═══ TEXT PROVIDED ═══

November 08, 2024
FIRES

Bridgewater siblings die in house fire

BRIDGEWATER – Tragedy struck this Aroostook County town of 600 people early Wednesday morning when a fire caused by ashes from a grill swept through a Boundary Line Road house, killing a young brother and sister.

Caleb Carter, 6, and his sister, Brooke, 5, died of smoke inhalation as they slept in a second-floor bedroom located in an ell.

Their parents, Hilton and Rachel Carter, escaped from the 21/2-story house along with a third child, Jacob, who is 3 or 4 years old.

The fire began on a deck that ran between the house and an unattached garage, according to Sgt. Stuart Jacobs of the State Fire Marshal’s Office. Ashes from a charcoal grill that had been used Tuesday night apparently fell through ventilation holes and eventually ignited the deck.

The house had two smoke detectors but neither one had a battery, Jacobs said.

═══

### WHAT IS BEING ASKED
From the house fire article, list every member of the Carter family named there.

═══ INFORMATION PROVIDED ═══

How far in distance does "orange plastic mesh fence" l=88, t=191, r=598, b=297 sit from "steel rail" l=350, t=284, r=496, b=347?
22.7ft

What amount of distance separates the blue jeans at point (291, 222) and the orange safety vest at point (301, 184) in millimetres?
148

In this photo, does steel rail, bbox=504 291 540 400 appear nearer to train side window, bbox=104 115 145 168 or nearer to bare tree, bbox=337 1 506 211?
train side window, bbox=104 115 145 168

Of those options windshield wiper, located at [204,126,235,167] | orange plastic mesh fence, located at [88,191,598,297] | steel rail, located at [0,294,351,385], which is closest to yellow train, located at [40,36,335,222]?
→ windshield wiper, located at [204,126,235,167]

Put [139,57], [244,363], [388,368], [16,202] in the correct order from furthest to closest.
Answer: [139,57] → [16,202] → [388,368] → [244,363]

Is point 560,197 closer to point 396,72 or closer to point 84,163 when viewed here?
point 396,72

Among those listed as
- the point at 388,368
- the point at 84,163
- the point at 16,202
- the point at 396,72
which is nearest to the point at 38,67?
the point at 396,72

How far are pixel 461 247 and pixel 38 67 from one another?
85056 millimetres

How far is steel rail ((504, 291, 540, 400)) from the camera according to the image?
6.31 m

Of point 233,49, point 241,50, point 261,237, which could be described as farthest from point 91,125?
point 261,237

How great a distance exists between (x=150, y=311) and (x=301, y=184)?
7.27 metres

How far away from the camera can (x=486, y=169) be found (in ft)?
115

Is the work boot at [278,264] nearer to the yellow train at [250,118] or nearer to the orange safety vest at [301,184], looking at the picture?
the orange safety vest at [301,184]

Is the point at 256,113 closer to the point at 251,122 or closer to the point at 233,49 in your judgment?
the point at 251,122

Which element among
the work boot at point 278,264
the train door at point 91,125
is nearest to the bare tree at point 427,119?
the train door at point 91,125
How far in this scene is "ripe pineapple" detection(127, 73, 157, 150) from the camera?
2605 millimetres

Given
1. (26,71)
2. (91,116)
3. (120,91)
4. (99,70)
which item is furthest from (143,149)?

═══

### FINISHED EXERCISE
Caleb Carter, Brooke, Hilton Carter, Rachel Carter, Jacob